▶ **Text segment**
start
Shea cites Donald Keene’s saying that haiku should provide ‘“two electric poles”, between which the “spark will leap”’. Yet if the two poles are the images of the first two lines, and the spark is felt on reading the third, we might also describe haiku as a form of dialectic, an image-dialectic, perhaps. The end of a haiku is often surprising – as a spark or an electric shock, rather, but it is a satisfying surprise – and we may be disappointed if we don’t get it.

An advantage of haiku studies over studies of other kinds of poetry, is that the reader almost inevitably gets the bonus of a lot of (mostly excellent) complete poems. The critic is not restricted to the most pertinent lines in a poem (often for copyright as much as for critical reasons). Here are a couple of Buson haiku (translated in Merwin and Lento’s selection) quoted by Shea:

The bush warbler calls

opening its small mouth

all the way

A beautiful woman

puckers her forehead

tasting a green plum

It’s well known that the isolation of imagery in haiku, and in other forms of Japanese and Chinese poetry, had an influence on twentieth-century Anglophone modernist poetry, especially via Imagism. But the influence of haiku probably also had an effect on the shortening of line length (in William Carlos Williams, for example; in Australian poetry, this brevity resonates in Pam Brown, Laurie Duggan, and Dorothy Porter, as well as in younger poets, even to the point of decadence) and on punctuation (in e.e. cummings at least: the unpunctuated line of Gertrude Stein probably owes more to the Henry James sentence).
end
▶ **Listed records**
start
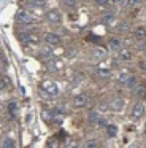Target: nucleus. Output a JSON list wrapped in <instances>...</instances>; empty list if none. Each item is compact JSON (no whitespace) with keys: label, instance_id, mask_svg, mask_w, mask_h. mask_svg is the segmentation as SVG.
I'll use <instances>...</instances> for the list:
<instances>
[{"label":"nucleus","instance_id":"f257e3e1","mask_svg":"<svg viewBox=\"0 0 146 148\" xmlns=\"http://www.w3.org/2000/svg\"><path fill=\"white\" fill-rule=\"evenodd\" d=\"M19 40H21V43H24V45H33V43L40 42V37L33 32H21Z\"/></svg>","mask_w":146,"mask_h":148},{"label":"nucleus","instance_id":"f03ea898","mask_svg":"<svg viewBox=\"0 0 146 148\" xmlns=\"http://www.w3.org/2000/svg\"><path fill=\"white\" fill-rule=\"evenodd\" d=\"M41 89L51 97L59 94V88H57V84L54 83V81H43V83H41Z\"/></svg>","mask_w":146,"mask_h":148},{"label":"nucleus","instance_id":"7ed1b4c3","mask_svg":"<svg viewBox=\"0 0 146 148\" xmlns=\"http://www.w3.org/2000/svg\"><path fill=\"white\" fill-rule=\"evenodd\" d=\"M46 21L51 24H59L62 21V14L59 10H48L46 11Z\"/></svg>","mask_w":146,"mask_h":148},{"label":"nucleus","instance_id":"20e7f679","mask_svg":"<svg viewBox=\"0 0 146 148\" xmlns=\"http://www.w3.org/2000/svg\"><path fill=\"white\" fill-rule=\"evenodd\" d=\"M18 23H21V24H32V23H33V16H32L29 11L22 10V11H19V13H18Z\"/></svg>","mask_w":146,"mask_h":148},{"label":"nucleus","instance_id":"39448f33","mask_svg":"<svg viewBox=\"0 0 146 148\" xmlns=\"http://www.w3.org/2000/svg\"><path fill=\"white\" fill-rule=\"evenodd\" d=\"M143 115H145V105H143L141 102L135 103V105H133V108H132V116L135 119H138V118H141Z\"/></svg>","mask_w":146,"mask_h":148},{"label":"nucleus","instance_id":"423d86ee","mask_svg":"<svg viewBox=\"0 0 146 148\" xmlns=\"http://www.w3.org/2000/svg\"><path fill=\"white\" fill-rule=\"evenodd\" d=\"M44 40H46V43H49V45H59L60 43V37H59V34H56V32L46 34Z\"/></svg>","mask_w":146,"mask_h":148},{"label":"nucleus","instance_id":"0eeeda50","mask_svg":"<svg viewBox=\"0 0 146 148\" xmlns=\"http://www.w3.org/2000/svg\"><path fill=\"white\" fill-rule=\"evenodd\" d=\"M122 107H124V100L121 99V97H116V99H113L110 102V108L114 110V112H121Z\"/></svg>","mask_w":146,"mask_h":148},{"label":"nucleus","instance_id":"6e6552de","mask_svg":"<svg viewBox=\"0 0 146 148\" xmlns=\"http://www.w3.org/2000/svg\"><path fill=\"white\" fill-rule=\"evenodd\" d=\"M86 103H87V96H86V94H78V96L75 97V99H73V105L75 107H84Z\"/></svg>","mask_w":146,"mask_h":148},{"label":"nucleus","instance_id":"1a4fd4ad","mask_svg":"<svg viewBox=\"0 0 146 148\" xmlns=\"http://www.w3.org/2000/svg\"><path fill=\"white\" fill-rule=\"evenodd\" d=\"M119 61H122V62H129V61H132V51L130 49H121L119 51Z\"/></svg>","mask_w":146,"mask_h":148},{"label":"nucleus","instance_id":"9d476101","mask_svg":"<svg viewBox=\"0 0 146 148\" xmlns=\"http://www.w3.org/2000/svg\"><path fill=\"white\" fill-rule=\"evenodd\" d=\"M133 37H135V40H143L146 37V27H143V26L135 27V30H133Z\"/></svg>","mask_w":146,"mask_h":148},{"label":"nucleus","instance_id":"9b49d317","mask_svg":"<svg viewBox=\"0 0 146 148\" xmlns=\"http://www.w3.org/2000/svg\"><path fill=\"white\" fill-rule=\"evenodd\" d=\"M135 97L145 99L146 97V86H143V84H136L135 86Z\"/></svg>","mask_w":146,"mask_h":148},{"label":"nucleus","instance_id":"f8f14e48","mask_svg":"<svg viewBox=\"0 0 146 148\" xmlns=\"http://www.w3.org/2000/svg\"><path fill=\"white\" fill-rule=\"evenodd\" d=\"M60 67H62V64L59 62V59H53V61L48 64V69H49L51 72H59Z\"/></svg>","mask_w":146,"mask_h":148},{"label":"nucleus","instance_id":"ddd939ff","mask_svg":"<svg viewBox=\"0 0 146 148\" xmlns=\"http://www.w3.org/2000/svg\"><path fill=\"white\" fill-rule=\"evenodd\" d=\"M51 56H53V51H51L49 46H46L40 51V59H51Z\"/></svg>","mask_w":146,"mask_h":148},{"label":"nucleus","instance_id":"4468645a","mask_svg":"<svg viewBox=\"0 0 146 148\" xmlns=\"http://www.w3.org/2000/svg\"><path fill=\"white\" fill-rule=\"evenodd\" d=\"M2 148H16V142L13 140L11 137H6L5 140L2 142Z\"/></svg>","mask_w":146,"mask_h":148},{"label":"nucleus","instance_id":"2eb2a0df","mask_svg":"<svg viewBox=\"0 0 146 148\" xmlns=\"http://www.w3.org/2000/svg\"><path fill=\"white\" fill-rule=\"evenodd\" d=\"M117 30H119V32H122V34L129 32V30H130V23H129V21H122V23H119Z\"/></svg>","mask_w":146,"mask_h":148},{"label":"nucleus","instance_id":"dca6fc26","mask_svg":"<svg viewBox=\"0 0 146 148\" xmlns=\"http://www.w3.org/2000/svg\"><path fill=\"white\" fill-rule=\"evenodd\" d=\"M121 45H122V42H121L119 38H111L110 43H108V46H110V49H119Z\"/></svg>","mask_w":146,"mask_h":148},{"label":"nucleus","instance_id":"f3484780","mask_svg":"<svg viewBox=\"0 0 146 148\" xmlns=\"http://www.w3.org/2000/svg\"><path fill=\"white\" fill-rule=\"evenodd\" d=\"M41 118H43L46 123H51V121H53V118H54V112H51V110H46V112L41 113Z\"/></svg>","mask_w":146,"mask_h":148},{"label":"nucleus","instance_id":"a211bd4d","mask_svg":"<svg viewBox=\"0 0 146 148\" xmlns=\"http://www.w3.org/2000/svg\"><path fill=\"white\" fill-rule=\"evenodd\" d=\"M106 132H108L110 137H116V135H117V127L114 124H108L106 126Z\"/></svg>","mask_w":146,"mask_h":148},{"label":"nucleus","instance_id":"6ab92c4d","mask_svg":"<svg viewBox=\"0 0 146 148\" xmlns=\"http://www.w3.org/2000/svg\"><path fill=\"white\" fill-rule=\"evenodd\" d=\"M0 88H2V89H10V88H11V83H10V80L6 77L0 78Z\"/></svg>","mask_w":146,"mask_h":148},{"label":"nucleus","instance_id":"aec40b11","mask_svg":"<svg viewBox=\"0 0 146 148\" xmlns=\"http://www.w3.org/2000/svg\"><path fill=\"white\" fill-rule=\"evenodd\" d=\"M81 148H98V143L97 140H86Z\"/></svg>","mask_w":146,"mask_h":148},{"label":"nucleus","instance_id":"412c9836","mask_svg":"<svg viewBox=\"0 0 146 148\" xmlns=\"http://www.w3.org/2000/svg\"><path fill=\"white\" fill-rule=\"evenodd\" d=\"M16 110H18V103H16L14 100H11V102H8V112L11 113V116H14Z\"/></svg>","mask_w":146,"mask_h":148},{"label":"nucleus","instance_id":"4be33fe9","mask_svg":"<svg viewBox=\"0 0 146 148\" xmlns=\"http://www.w3.org/2000/svg\"><path fill=\"white\" fill-rule=\"evenodd\" d=\"M102 21H103L105 24H113L114 23V14H111V13L105 14V16L102 18Z\"/></svg>","mask_w":146,"mask_h":148},{"label":"nucleus","instance_id":"5701e85b","mask_svg":"<svg viewBox=\"0 0 146 148\" xmlns=\"http://www.w3.org/2000/svg\"><path fill=\"white\" fill-rule=\"evenodd\" d=\"M122 3L126 7H136V5L141 3V0H122Z\"/></svg>","mask_w":146,"mask_h":148},{"label":"nucleus","instance_id":"b1692460","mask_svg":"<svg viewBox=\"0 0 146 148\" xmlns=\"http://www.w3.org/2000/svg\"><path fill=\"white\" fill-rule=\"evenodd\" d=\"M98 77H102V78H108L111 75V72H110V69H98Z\"/></svg>","mask_w":146,"mask_h":148},{"label":"nucleus","instance_id":"393cba45","mask_svg":"<svg viewBox=\"0 0 146 148\" xmlns=\"http://www.w3.org/2000/svg\"><path fill=\"white\" fill-rule=\"evenodd\" d=\"M126 86H127V88H135V86H136V78H135V77H130L129 80H127Z\"/></svg>","mask_w":146,"mask_h":148},{"label":"nucleus","instance_id":"a878e982","mask_svg":"<svg viewBox=\"0 0 146 148\" xmlns=\"http://www.w3.org/2000/svg\"><path fill=\"white\" fill-rule=\"evenodd\" d=\"M108 124H110V123H108L105 118H98L97 119V126H98V127H106Z\"/></svg>","mask_w":146,"mask_h":148},{"label":"nucleus","instance_id":"bb28decb","mask_svg":"<svg viewBox=\"0 0 146 148\" xmlns=\"http://www.w3.org/2000/svg\"><path fill=\"white\" fill-rule=\"evenodd\" d=\"M62 3L65 5L67 8H73L76 5V0H62Z\"/></svg>","mask_w":146,"mask_h":148},{"label":"nucleus","instance_id":"cd10ccee","mask_svg":"<svg viewBox=\"0 0 146 148\" xmlns=\"http://www.w3.org/2000/svg\"><path fill=\"white\" fill-rule=\"evenodd\" d=\"M97 119H98L97 112H91V113H89V121H91V123H97Z\"/></svg>","mask_w":146,"mask_h":148},{"label":"nucleus","instance_id":"c85d7f7f","mask_svg":"<svg viewBox=\"0 0 146 148\" xmlns=\"http://www.w3.org/2000/svg\"><path fill=\"white\" fill-rule=\"evenodd\" d=\"M129 78H130V77H129V75H127V73H121V75H119V81H121V83H122V84H126Z\"/></svg>","mask_w":146,"mask_h":148},{"label":"nucleus","instance_id":"c756f323","mask_svg":"<svg viewBox=\"0 0 146 148\" xmlns=\"http://www.w3.org/2000/svg\"><path fill=\"white\" fill-rule=\"evenodd\" d=\"M95 3L100 5V7H106V5L110 3V0H95Z\"/></svg>","mask_w":146,"mask_h":148},{"label":"nucleus","instance_id":"7c9ffc66","mask_svg":"<svg viewBox=\"0 0 146 148\" xmlns=\"http://www.w3.org/2000/svg\"><path fill=\"white\" fill-rule=\"evenodd\" d=\"M94 56H95V58H103L105 53L102 51V49H95V51H94Z\"/></svg>","mask_w":146,"mask_h":148},{"label":"nucleus","instance_id":"2f4dec72","mask_svg":"<svg viewBox=\"0 0 146 148\" xmlns=\"http://www.w3.org/2000/svg\"><path fill=\"white\" fill-rule=\"evenodd\" d=\"M140 69L146 72V59H145V61H141V62H140Z\"/></svg>","mask_w":146,"mask_h":148},{"label":"nucleus","instance_id":"473e14b6","mask_svg":"<svg viewBox=\"0 0 146 148\" xmlns=\"http://www.w3.org/2000/svg\"><path fill=\"white\" fill-rule=\"evenodd\" d=\"M49 148H57V143H56V140H49Z\"/></svg>","mask_w":146,"mask_h":148},{"label":"nucleus","instance_id":"72a5a7b5","mask_svg":"<svg viewBox=\"0 0 146 148\" xmlns=\"http://www.w3.org/2000/svg\"><path fill=\"white\" fill-rule=\"evenodd\" d=\"M70 148H78V143H76V142H73V143L70 145Z\"/></svg>","mask_w":146,"mask_h":148},{"label":"nucleus","instance_id":"f704fd0d","mask_svg":"<svg viewBox=\"0 0 146 148\" xmlns=\"http://www.w3.org/2000/svg\"><path fill=\"white\" fill-rule=\"evenodd\" d=\"M117 2H121V0H110V3H117Z\"/></svg>","mask_w":146,"mask_h":148}]
</instances>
end
▶ **Set task 1**
Decide whether each statement agrees with the passage on haiku, answering yes or no and quoting the words of the passage that settle it.
(a) A critic writing about haiku is usually limited to quoting only the most pertinent lines of a poem.
(b) The Buson haiku that Shea quotes are translations from Merwin and Lento's selection.
(c) The passage credits haiku as the main source of Gertrude Stein's unpunctuated line.
▶ **Set task 2**
Continue the passage on haiku and its influence on Anglophone poetry, starting right after its last sentence.

▶ **Response 1**
(a) No: "The critic is not restricted to the most pertinent lines in a poem"
(b) Yes: "translated in Merwin and Lento’s selection"
(c) No: "the unpunctuated line of Gertrude Stein probably owes more to the Henry James sentence"

▶ **Response 2**
The lack of punctuation in Merwin and Lento’s translations is, however, a problem for Shea. Citing Fukumoto Ichirō, Shea emphasises the need of a ‘cut’ word in haiku: the break that makes the poem a whole. In Japanese, the cut word can function as a form of punctuation, and Shea argues that an explicit punctuation mark aids in the production of an English haiku translation. Merwin and Lento, however, rely mainly on enjambment. While their approach helps to create a rhythm that is recognisable in English as being the way haiku conventionally moves/sounds, it elevates rhythm above imagery – reversing the priority, as Shea sees it, of the original forms. Ultimately, Shea’s complaint refers to the lack of any critical apparatus accompanying Merwin and Lento’s Buson translations, which, in presenting the poems as a fait accompli, tends to reify them and obscure their non-Anglophone origins. Further, given that Merwin is a well-known and experienced translator, his comments on his process – decisions relating to form, rather than the usual focus of translation commentary on semantics and idiom – would be illuminating for readers interested in haiku itself, rather than in the passive reception of its Western formations.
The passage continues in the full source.